Festival Classique au large : impressions soleil couchant avec accentus
C’est dans la salle dite du grand large que s’installent les 30 chanteurs du chœur et leur chef Christophe Grapperon. Cette salle permet, avec sa vue panoramique sur la mer, d’admirer la luminosité déclinante de cette fin de journée et les derniers rayons du soleil qui s’y reflètent : difficile de trouver meilleur endroit -et meilleure météo- comme cadre de ce concert intitulé « À la lumière » !
Ce merveilleux paysage devient alors un écrin pour le programme construit autour d’œuvres chorales variées de Camille Saint-Saëns et de Reynaldo Hahn, aux titres évocateurs. De la Romance du soir et du Calme des nuits à l’Obscurité pour conclure par un hymne À la lumière, il est surtout question de lumière changeante et de clair-obscur. À ces méditations au caractère intime s’ajoutent des pièces plus légères et dansantes, notamment la Saltarelle de Saint-Saëns ou les Chansons anciennes de Reynaldo Hahn qui équilibrent le programme et apportent une note de gaîté.
Réunir ces deux compositeurs est un choix judicieux. Tous deux regardent vers le passé mais sont tournés vers l’avenir avec une esthétique et un univers qui leur sont propres. Saint-Saëns (tout comme Hahn par la suite) a un engouement pour le chœur, dû à la redécouverte de la polyphonie de la Renaissance, et d’autre part pour les orphéons et sociétés chorales qui fleurissent au cours du XIXème siècle. En découlent pour les deux compositeurs de nombreuses pièces a cappella avec pour objectif de respecter l’intelligibilité du texte, dans la clarté de l’écriture. Saint-Saëns parle de madrigal à quatre voix, Hahn de rondels et de chansons anciennes.
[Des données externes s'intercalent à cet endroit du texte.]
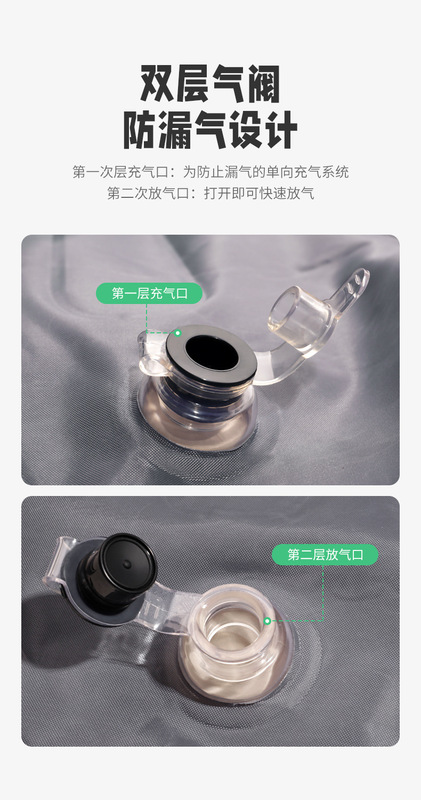 双层气阀
防漏气设计

第一次层充气口：为防止漏气的单向充气系统
第二次放气口：打开即可快速放气

第一层充气口

第二层放气口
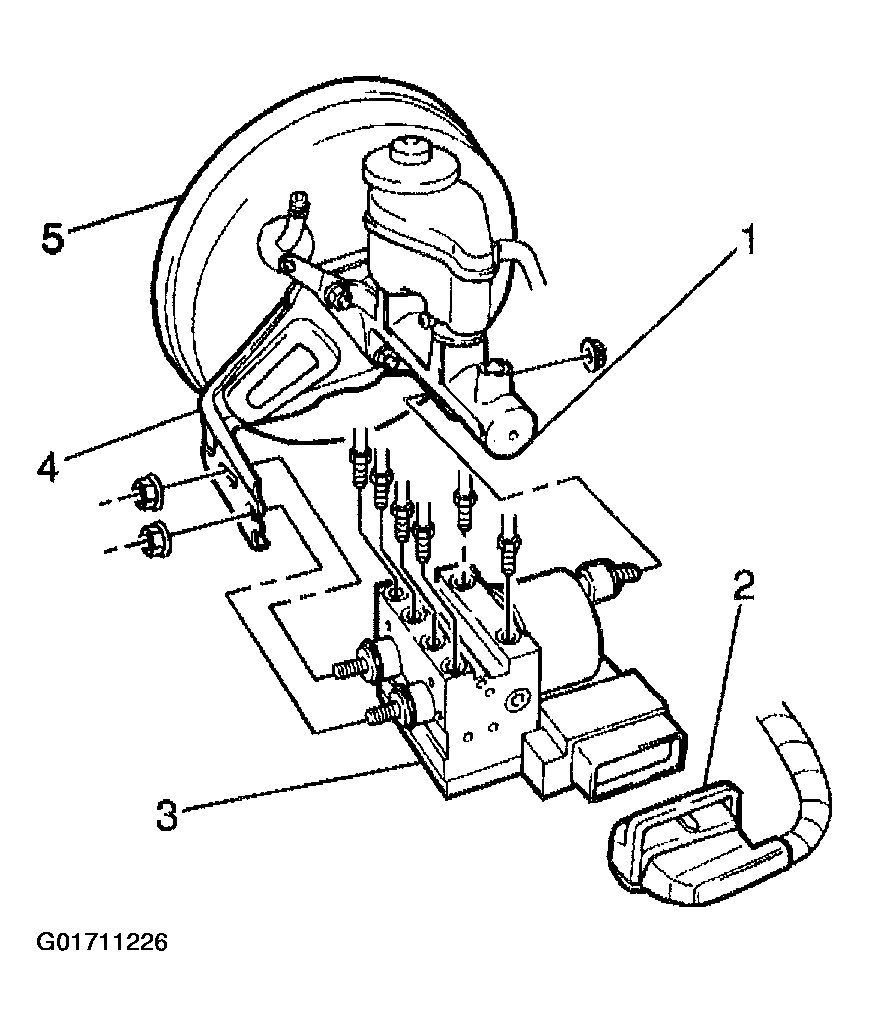 5
1
4
2
3
G01711226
Ils ont en commun une écriture française avec divisions des voix en une déclinaison de couleurs vocales pensées avec raffinement.
L’interprétation du Chœur accentus dans ce type de répertoire rappelle sa volonté de faire du chant a cappella un fer de lance. Il redonne ses lettres de noblesse à cet art de chanter, apporte un sentiment de plénitude, d’élévation, de communion très forte entre les chanteurs. À l’écoute les uns des autres pour aller chercher la couleur de la note en plus de la justesse, les chanteurs accordent leur respiration. Cela demande une grande précision, une connexion avec le chef qui crée une sorte de matière vivante qu’est le son a cappella. Variant les tempi, les caractères, les nuances, les partitions donnent au chœur maintes possibilités de démontrer leur flexibilité ainsi que leur compréhension complète des textes : tout en finesse et intelligibilité.
La disposition particulière des pupitres mélangés provoque une écoute différente, l’oreille étant un peu perturbée au début, habituée à chercher le registre des sopranos et ténors d’un côté, des altos et basses de l’autre. La frontière est ainsi gommée et une alchimie se produit avec des sonorités chatoyantes, des mélanges subtils parfaitement dosés. Chaque pupitre garde néanmoins sa cohérence : les sopranos et ténors apportent brillance et clarté sans vibrato excessif, les altos déploient des sons fournis et timbrés remplissant le spectre sonore, les basses assument leur fonction de soutien harmonique.
Christophe Grapperon dirige sans partition et insuffle toutes les paroles et intentions à ses chanteurs. L'exigence du geste est aussi au service d'une certaine spontanéité qui ne rend jamais la musique rigide, comme dans la Saltarelle où il esquisse un mouvement de danse et vit intensément avec les hommes du chœur cette ronde populaire.
« Mes nouvelles métamorphoses, ô Lumière ! » clament les chanteurs de façon solaire pour clore ce concert : leur propre métamorphose et renaissance aussi, après de longs mois de silence et d’incertitude liés à la crise sanitaire. Après les applaudissements du public, le chef remercie et offre un « au revoir entre nous » avec le Cantique de Jean Racine (Fauré) d’une grande émotion.